> **Challenges**:
1. Transcribe the passage of the judgment excerpt on MWP and the Tribunal between "MWP emphasised differences" and "any material way.", inclusive.
2. In one to three sentences, explain how the judgment excerpt on MWP and the Tribunal supports MWP's claim that Einstein J had advantages the Tribunal lacked.
3. Please carry the judgment excerpt on MWP and the Tribunal forward, beginning after its final sentence.

> **Selected excerpt**:
________________
MWP emphasised differences between the conclusions of Einstein J and the Tribunal. It was submitted that Einstein J had advantages which were not available to the Tribunal: for example, Mr. Slater gave evidence in the New South Wales proceedings but not before the Tribunal, and documents about Temujin were disclosed in the Australian proceedings that were not available to the Tribunal. To my mind, this does not assist MWP's contentions that the Tribunal were guilty of serious irregularities and that they made errors of law. The only possible relevance of the Australian proceedings is that they might have supported MWP's submission that matters of which they complain have caused or are likely to cause substantial injustice, but in view of my other conclusions I do not consider that they do so in any material way.

11

On 19 October 2006 Mr. Thomas Sinclair brought proceedings in the Supreme Court of the Bahamas in which he sought declarations about the 14.75 million shares in Max. The defendants to these proceedings are MWP, Mr. Emmott and Eagle Point Investments Limited ("EPIL"), a Bahamian company whose shares were owned by two trusts, Eagle Point Trust 1 and Eagle Point Trust II, the discretionary beneficiaries of which are Mr. Emmott and members of his family. The Bahamian court granted Mr. Sinclair leave to serve the proceedings on MWP out of the jurisdiction, but the Court of Appeal has overturned that decision. Mr. Sinclair has been granted leave to appeal to the Privy Council.
________________
> **Supplied material**:
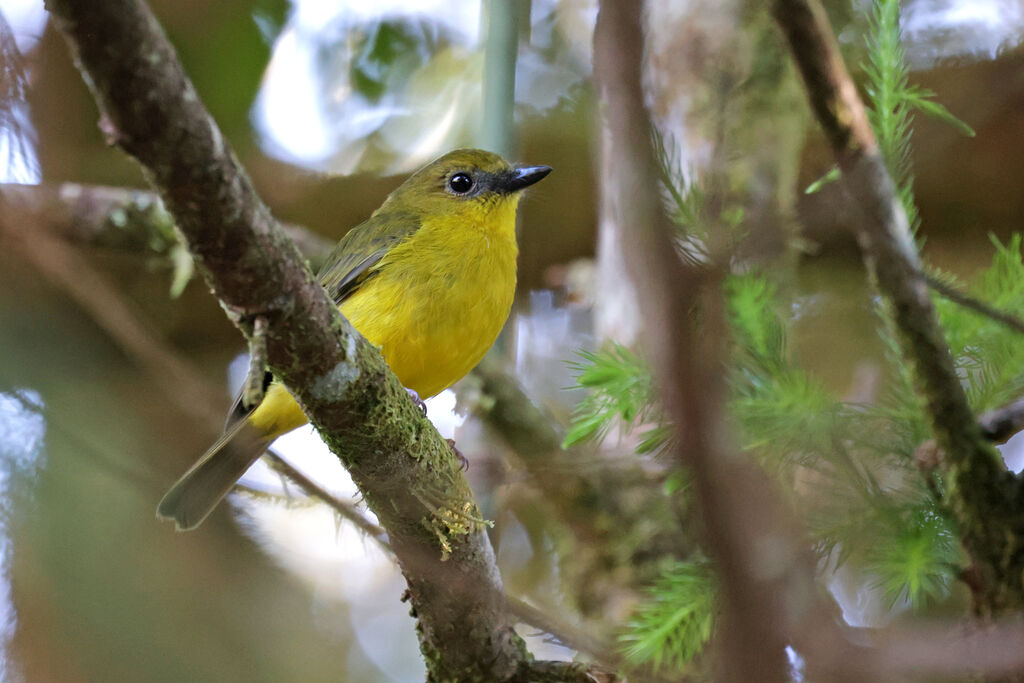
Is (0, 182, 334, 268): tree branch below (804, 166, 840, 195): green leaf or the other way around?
________________
> **Outputs**:
1.
MWP emphasised differences between the conclusions of Einstein J and the Tribunal. It was submitted that Einstein J had advantages which were not available to the Tribunal: for example, Mr. Slater gave evidence in the New South Wales proceedings but not before the Tribunal, and documents about Temujin were disclosed in the Australian proceedings that were not available to the Tribunal. To my mind, this does not assist MWP's contentions that the Tribunal were guilty of serious irregularities and that they made errors of law. The only possible relevance of the Australian proceedings is that they might have supported MWP's submission that matters of which they complain have caused or are likely to cause substantial injustice, but in view of my other conclusions I do not consider that they do so in any material way.

2. MWP argued that Einstein J had advantages because Mr. Slater gave evidence in the New South Wales proceedings but not before the Tribunal. Documents about Temujin were also disclosed in the Australian proceedings that the Tribunal did not have.

3.
12

Further, MWP has brought in this court proceedings against Mr. Sinclair, EPIL and others about MWP's claims, in which it seeks a declaration that EPIL holds the shares on trust for it.

13

Mr. Philip Shepherd QC, who represented Mr. Emmott, submitted that MWP's pleading in the claim form for these applications is defective, and does not properly plead any claim under section 68 or section 69 of the 1996 Act. For example:

i) The Civil Procedure Rules require at part 62.4 that an arbitration claim form identify the part or parts of the award challenged and specify the grounds for the challenge. Often the form does not identify the part or parts of the award to which a complaint relates.

ii) As Mr. Shepherd rightly observed, the form does not even mention, let alone specifically identify, any substantial injustice which has been caused or will be caused by the alleged irregularities. During the hearing before me those representing MWP produced, at my request, a document setting out the injustice that it asserts, which went some way to remedying this.

iii) An appeal may be brought only under section 69 only on a point of law and section 69(4) requires that an application for...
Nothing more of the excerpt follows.